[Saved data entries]
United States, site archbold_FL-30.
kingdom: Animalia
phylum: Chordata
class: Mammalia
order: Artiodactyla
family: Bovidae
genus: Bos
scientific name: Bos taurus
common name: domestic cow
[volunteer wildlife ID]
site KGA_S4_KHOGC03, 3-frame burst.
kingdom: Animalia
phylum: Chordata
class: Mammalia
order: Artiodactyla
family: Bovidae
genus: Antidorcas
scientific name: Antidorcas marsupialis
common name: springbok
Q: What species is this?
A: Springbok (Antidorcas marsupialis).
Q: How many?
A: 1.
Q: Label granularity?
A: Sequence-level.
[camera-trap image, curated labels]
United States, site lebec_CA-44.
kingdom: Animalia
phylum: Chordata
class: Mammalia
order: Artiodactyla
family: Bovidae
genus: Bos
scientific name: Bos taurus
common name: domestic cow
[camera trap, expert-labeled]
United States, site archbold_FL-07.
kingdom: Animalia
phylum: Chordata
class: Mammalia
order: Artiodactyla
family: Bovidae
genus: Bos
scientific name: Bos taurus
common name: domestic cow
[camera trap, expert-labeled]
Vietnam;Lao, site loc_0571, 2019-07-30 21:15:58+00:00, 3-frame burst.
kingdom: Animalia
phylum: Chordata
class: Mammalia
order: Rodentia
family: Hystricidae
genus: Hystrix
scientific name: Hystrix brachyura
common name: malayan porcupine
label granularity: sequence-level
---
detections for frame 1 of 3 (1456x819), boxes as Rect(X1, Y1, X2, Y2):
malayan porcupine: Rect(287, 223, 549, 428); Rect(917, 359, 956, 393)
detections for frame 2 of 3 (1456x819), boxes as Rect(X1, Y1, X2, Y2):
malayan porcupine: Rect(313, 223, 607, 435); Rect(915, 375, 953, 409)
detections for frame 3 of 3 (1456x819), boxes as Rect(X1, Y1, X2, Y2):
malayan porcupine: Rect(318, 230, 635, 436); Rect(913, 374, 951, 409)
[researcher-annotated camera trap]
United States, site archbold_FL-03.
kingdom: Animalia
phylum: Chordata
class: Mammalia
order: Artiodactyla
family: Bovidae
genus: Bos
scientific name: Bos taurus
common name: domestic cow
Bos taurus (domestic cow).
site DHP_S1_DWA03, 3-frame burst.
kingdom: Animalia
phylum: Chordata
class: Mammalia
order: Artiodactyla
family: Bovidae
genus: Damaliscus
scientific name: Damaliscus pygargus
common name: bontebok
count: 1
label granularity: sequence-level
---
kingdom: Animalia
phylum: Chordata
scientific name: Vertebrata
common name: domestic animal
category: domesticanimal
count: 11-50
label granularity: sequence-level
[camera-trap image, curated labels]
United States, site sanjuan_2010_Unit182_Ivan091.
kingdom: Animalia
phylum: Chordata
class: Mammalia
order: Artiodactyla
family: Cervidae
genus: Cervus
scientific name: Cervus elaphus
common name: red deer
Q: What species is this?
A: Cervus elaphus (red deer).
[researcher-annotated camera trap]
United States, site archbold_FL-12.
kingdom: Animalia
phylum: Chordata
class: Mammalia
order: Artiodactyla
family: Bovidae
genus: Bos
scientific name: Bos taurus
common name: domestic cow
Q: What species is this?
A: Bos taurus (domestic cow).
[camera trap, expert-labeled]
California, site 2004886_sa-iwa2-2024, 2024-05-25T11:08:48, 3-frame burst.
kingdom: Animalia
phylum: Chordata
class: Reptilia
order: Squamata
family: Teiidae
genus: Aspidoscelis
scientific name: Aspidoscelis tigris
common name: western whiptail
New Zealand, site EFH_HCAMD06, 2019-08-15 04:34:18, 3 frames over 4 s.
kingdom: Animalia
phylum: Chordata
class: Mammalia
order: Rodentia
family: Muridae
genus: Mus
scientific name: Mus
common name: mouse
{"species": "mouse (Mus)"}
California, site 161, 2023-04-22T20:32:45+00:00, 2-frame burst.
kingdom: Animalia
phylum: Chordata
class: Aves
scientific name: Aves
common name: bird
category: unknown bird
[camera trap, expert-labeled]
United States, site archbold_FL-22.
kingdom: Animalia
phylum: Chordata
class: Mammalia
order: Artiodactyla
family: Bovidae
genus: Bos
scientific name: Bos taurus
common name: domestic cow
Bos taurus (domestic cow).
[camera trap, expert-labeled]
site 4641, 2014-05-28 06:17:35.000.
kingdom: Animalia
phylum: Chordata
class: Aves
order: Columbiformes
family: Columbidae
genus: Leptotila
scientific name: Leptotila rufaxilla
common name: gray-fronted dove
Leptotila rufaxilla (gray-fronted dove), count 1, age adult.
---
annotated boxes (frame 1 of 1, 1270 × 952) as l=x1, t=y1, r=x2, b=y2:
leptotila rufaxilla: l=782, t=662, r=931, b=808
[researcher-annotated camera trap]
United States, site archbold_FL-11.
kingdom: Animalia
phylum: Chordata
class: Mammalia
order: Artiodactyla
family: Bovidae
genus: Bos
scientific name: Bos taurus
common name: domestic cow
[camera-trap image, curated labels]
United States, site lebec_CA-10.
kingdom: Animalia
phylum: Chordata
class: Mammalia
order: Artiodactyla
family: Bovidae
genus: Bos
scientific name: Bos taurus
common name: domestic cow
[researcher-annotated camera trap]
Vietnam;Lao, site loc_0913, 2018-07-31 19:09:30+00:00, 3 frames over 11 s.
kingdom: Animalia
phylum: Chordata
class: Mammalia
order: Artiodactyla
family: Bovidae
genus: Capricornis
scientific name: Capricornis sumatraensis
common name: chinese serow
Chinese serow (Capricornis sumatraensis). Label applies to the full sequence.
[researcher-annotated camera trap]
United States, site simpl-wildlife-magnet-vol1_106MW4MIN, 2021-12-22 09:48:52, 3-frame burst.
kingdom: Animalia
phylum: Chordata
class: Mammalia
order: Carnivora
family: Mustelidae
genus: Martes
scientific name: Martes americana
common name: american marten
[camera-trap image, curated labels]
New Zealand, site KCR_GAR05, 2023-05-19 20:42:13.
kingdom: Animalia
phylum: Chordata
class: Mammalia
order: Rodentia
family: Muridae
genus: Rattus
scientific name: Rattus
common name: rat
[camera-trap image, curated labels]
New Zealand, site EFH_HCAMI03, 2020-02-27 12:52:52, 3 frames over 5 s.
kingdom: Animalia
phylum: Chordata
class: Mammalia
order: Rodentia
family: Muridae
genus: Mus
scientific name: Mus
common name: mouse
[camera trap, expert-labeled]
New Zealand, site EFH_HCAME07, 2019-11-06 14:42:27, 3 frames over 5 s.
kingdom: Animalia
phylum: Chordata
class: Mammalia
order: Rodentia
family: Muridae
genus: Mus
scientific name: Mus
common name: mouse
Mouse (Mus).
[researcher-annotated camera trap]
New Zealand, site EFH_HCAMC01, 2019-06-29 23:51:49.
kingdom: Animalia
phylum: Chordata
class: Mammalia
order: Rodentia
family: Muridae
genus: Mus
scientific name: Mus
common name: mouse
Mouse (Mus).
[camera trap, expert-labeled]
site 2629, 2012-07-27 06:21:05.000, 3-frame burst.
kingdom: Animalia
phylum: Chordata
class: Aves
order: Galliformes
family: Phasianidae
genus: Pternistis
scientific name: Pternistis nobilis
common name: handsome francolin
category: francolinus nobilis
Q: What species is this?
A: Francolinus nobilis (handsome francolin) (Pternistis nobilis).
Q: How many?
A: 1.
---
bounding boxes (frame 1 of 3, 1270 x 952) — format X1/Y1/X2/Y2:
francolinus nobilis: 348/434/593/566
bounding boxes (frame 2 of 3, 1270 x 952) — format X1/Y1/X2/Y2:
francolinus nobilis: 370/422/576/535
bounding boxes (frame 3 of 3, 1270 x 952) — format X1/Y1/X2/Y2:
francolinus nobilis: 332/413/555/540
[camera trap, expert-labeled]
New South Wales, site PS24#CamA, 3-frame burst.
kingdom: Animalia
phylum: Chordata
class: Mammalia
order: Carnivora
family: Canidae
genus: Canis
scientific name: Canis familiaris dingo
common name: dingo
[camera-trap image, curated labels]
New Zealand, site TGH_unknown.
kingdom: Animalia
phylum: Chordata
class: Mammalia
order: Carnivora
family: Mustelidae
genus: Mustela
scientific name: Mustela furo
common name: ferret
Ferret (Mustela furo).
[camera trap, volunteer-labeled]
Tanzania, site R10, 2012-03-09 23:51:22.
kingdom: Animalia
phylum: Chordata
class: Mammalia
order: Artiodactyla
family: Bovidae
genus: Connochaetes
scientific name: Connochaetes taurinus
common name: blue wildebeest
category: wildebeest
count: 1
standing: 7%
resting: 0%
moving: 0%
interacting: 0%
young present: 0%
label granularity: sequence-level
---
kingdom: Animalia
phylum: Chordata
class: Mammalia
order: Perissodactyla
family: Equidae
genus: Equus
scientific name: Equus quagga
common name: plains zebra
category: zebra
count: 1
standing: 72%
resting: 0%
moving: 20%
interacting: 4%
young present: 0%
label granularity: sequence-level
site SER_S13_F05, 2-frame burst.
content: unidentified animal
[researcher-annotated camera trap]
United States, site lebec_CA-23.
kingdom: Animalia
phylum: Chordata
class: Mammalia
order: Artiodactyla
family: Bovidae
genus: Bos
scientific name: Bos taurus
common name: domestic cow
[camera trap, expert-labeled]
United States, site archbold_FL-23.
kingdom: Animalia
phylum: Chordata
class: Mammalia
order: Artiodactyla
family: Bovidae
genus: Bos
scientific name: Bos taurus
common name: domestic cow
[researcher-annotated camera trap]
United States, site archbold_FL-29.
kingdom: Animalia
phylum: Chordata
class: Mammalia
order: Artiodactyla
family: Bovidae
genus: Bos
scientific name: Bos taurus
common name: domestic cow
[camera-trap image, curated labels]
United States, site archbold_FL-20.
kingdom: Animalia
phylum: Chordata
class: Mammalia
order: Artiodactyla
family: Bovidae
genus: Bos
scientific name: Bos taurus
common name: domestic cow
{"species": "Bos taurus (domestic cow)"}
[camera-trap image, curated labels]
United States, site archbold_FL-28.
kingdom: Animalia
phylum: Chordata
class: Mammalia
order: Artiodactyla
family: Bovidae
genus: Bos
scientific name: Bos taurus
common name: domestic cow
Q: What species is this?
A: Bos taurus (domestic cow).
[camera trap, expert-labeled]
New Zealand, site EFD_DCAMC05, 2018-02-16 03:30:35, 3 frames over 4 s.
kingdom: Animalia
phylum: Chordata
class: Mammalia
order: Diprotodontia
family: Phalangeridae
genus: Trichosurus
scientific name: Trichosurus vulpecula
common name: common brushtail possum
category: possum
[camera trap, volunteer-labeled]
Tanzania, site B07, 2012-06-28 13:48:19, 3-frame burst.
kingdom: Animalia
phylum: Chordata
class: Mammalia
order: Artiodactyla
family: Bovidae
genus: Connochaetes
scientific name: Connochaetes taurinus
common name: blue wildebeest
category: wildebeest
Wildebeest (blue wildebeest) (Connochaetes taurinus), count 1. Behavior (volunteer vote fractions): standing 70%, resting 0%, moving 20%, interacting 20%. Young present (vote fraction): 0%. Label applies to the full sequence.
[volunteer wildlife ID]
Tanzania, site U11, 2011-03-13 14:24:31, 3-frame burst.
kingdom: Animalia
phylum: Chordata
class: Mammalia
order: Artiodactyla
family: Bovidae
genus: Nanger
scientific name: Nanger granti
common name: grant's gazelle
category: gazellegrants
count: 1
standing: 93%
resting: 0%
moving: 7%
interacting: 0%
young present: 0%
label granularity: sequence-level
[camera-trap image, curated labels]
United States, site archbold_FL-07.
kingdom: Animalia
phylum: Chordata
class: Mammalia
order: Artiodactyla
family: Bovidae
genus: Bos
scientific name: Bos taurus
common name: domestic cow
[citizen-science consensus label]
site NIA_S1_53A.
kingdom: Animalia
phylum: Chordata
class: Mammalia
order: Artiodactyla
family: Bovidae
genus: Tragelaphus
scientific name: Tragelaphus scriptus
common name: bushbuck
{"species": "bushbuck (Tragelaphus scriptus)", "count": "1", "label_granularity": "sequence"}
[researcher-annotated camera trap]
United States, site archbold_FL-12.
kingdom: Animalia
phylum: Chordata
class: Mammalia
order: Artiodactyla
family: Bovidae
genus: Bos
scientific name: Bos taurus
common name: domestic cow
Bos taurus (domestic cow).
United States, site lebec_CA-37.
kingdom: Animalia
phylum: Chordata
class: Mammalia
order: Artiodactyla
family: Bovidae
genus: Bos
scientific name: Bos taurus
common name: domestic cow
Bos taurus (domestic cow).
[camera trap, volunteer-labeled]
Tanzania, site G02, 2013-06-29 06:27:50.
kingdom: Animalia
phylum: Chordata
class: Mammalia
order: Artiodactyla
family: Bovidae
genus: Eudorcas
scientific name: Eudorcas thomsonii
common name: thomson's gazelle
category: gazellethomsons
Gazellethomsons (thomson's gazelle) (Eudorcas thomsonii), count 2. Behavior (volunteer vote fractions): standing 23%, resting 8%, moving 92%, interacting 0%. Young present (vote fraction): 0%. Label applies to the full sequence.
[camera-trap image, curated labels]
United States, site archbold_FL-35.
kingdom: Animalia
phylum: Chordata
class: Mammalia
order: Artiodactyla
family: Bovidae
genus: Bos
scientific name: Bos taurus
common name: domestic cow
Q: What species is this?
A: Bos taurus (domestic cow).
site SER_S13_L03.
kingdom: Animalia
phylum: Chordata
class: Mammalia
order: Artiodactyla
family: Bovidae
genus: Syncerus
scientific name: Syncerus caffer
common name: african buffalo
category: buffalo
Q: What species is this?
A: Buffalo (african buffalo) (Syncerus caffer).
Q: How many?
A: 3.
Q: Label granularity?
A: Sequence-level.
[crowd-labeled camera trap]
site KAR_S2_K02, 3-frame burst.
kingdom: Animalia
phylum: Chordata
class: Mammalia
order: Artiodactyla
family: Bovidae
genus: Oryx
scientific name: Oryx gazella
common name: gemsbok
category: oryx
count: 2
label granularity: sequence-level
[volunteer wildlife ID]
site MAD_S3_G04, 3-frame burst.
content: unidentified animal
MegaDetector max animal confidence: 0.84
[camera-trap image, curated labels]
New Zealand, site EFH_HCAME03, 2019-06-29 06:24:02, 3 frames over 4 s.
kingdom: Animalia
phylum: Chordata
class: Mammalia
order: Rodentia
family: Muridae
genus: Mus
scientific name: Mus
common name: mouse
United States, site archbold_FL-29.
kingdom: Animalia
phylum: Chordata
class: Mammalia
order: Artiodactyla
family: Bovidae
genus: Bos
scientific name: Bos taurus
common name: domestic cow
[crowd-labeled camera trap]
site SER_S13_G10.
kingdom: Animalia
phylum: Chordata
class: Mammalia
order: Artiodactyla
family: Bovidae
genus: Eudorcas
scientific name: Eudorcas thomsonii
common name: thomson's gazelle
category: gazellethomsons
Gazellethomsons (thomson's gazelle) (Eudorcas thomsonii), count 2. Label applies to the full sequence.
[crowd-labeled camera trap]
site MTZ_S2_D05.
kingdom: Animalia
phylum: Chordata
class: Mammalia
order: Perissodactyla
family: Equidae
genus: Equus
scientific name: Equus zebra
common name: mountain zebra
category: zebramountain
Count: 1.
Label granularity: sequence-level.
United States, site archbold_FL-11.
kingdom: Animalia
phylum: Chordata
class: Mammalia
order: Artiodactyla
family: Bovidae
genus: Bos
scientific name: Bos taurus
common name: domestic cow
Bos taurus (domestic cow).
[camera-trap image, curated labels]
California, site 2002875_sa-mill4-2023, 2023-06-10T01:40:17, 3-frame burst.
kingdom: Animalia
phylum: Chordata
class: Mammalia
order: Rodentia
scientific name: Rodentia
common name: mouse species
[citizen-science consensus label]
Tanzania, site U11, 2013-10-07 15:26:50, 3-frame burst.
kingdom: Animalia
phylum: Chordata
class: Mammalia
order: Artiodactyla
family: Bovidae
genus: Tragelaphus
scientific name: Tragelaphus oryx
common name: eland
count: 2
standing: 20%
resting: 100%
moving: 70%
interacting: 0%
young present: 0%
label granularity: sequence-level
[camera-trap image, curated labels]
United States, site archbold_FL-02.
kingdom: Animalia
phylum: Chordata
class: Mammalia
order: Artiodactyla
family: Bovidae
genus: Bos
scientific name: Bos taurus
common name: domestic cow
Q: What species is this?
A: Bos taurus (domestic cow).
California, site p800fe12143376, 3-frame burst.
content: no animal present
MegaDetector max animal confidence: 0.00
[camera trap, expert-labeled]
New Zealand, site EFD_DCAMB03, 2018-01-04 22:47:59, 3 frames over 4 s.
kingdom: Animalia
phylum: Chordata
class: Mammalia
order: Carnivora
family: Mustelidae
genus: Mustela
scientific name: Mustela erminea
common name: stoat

**WORK ITEM:** Among the lines of the records, copy out each one that contains the word "Tanzania".

**YOUR SOLUTION:**
Tanzania, site R10, 2012-03-09 23:51:22.
Tanzania, site B07, 2012-06-28 13:48:19, 3-frame burst.
Tanzania, site U11, 2011-03-13 14:24:31, 3-frame burst.
Tanzania, site G02, 2013-06-29 06:27:50.
Tanzania, site U11, 2013-10-07 15:26:50, 3-frame burst.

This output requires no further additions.